**Rows:**
*-*-*
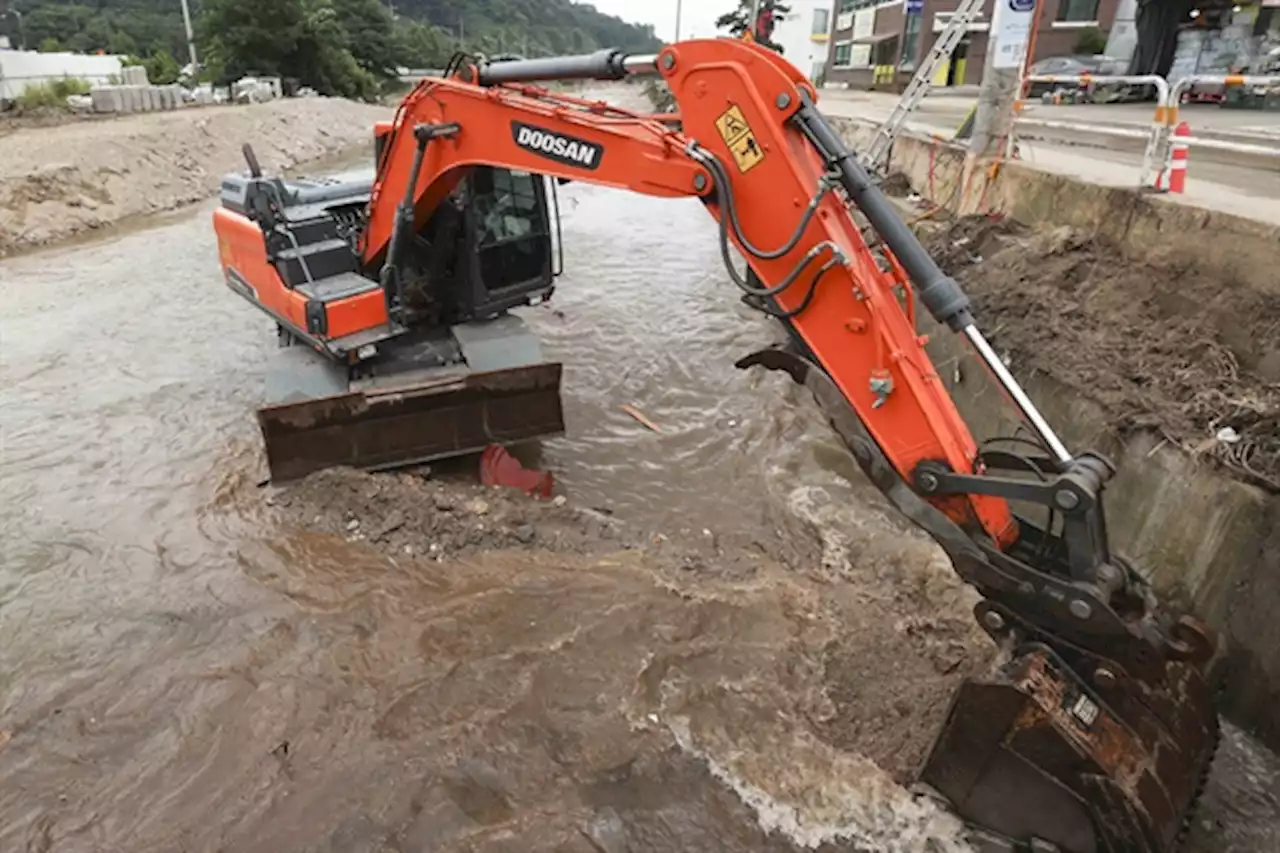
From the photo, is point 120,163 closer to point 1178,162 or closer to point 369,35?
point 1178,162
*-*-*
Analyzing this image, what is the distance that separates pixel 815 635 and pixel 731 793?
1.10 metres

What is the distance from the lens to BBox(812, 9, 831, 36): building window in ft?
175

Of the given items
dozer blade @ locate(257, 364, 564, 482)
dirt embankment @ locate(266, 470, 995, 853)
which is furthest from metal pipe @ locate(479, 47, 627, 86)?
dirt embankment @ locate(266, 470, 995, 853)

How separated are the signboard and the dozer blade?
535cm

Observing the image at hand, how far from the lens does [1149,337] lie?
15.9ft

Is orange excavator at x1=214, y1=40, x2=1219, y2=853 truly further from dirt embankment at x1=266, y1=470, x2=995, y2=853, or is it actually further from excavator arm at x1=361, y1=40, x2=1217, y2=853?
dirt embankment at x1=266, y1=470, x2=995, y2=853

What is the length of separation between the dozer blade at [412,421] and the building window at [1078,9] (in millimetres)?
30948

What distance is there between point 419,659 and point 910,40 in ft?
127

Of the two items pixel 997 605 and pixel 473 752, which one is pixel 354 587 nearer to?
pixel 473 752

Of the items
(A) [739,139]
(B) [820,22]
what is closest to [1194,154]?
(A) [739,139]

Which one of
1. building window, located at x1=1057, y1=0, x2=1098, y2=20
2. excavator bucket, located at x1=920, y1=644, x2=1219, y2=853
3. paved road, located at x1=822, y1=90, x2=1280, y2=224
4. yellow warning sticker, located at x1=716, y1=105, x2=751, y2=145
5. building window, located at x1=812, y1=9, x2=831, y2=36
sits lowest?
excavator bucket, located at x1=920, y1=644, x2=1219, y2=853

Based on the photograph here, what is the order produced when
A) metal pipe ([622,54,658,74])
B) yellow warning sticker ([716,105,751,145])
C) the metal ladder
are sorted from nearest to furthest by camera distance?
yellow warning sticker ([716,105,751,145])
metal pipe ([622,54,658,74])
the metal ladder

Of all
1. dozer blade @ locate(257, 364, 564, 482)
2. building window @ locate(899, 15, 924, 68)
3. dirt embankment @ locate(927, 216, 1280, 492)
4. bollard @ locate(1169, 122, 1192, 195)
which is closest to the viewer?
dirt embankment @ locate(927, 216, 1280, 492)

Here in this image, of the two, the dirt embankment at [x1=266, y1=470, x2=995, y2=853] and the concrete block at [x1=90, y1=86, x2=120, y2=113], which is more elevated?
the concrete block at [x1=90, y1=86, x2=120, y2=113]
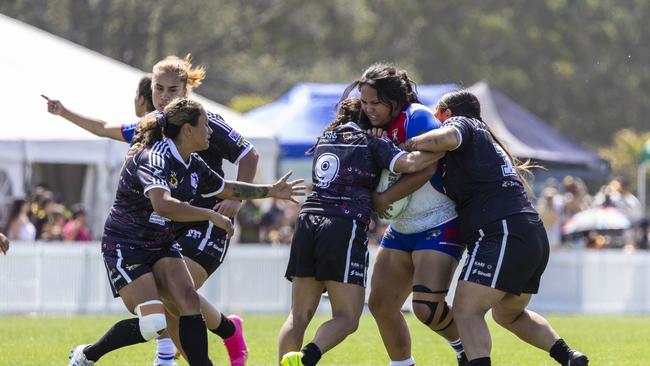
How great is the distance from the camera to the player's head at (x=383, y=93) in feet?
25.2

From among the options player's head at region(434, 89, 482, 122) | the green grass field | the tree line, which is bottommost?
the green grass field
*-*-*
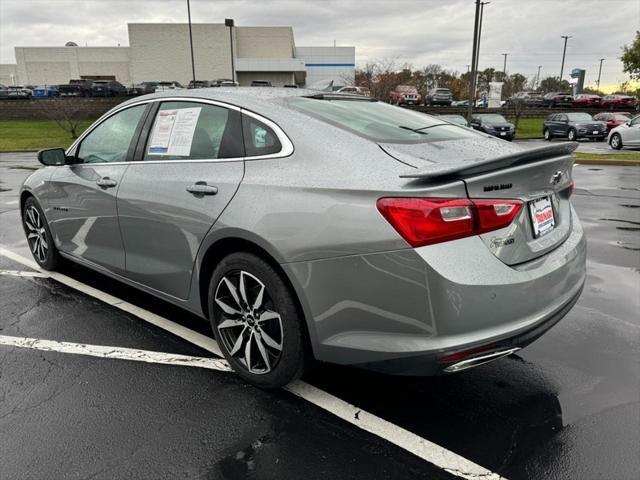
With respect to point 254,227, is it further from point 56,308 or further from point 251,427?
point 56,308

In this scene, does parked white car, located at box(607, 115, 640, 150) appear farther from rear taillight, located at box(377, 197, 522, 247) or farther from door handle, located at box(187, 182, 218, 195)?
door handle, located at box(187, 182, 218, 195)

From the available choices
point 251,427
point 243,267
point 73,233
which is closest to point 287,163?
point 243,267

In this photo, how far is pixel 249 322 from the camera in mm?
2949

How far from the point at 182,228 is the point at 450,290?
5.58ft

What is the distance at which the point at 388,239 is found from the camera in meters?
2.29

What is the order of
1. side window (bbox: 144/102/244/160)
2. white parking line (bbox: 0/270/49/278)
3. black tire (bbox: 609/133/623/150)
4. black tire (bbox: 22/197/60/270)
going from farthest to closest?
*-*-*
**Directive:**
List each line above that contains the string "block", copying every such line in full.

**Finished exercise:**
Here in this image, of the two, the dirt embankment at [x1=266, y1=470, x2=995, y2=853] and the concrete block at [x1=90, y1=86, x2=120, y2=113], which is more elevated?
the concrete block at [x1=90, y1=86, x2=120, y2=113]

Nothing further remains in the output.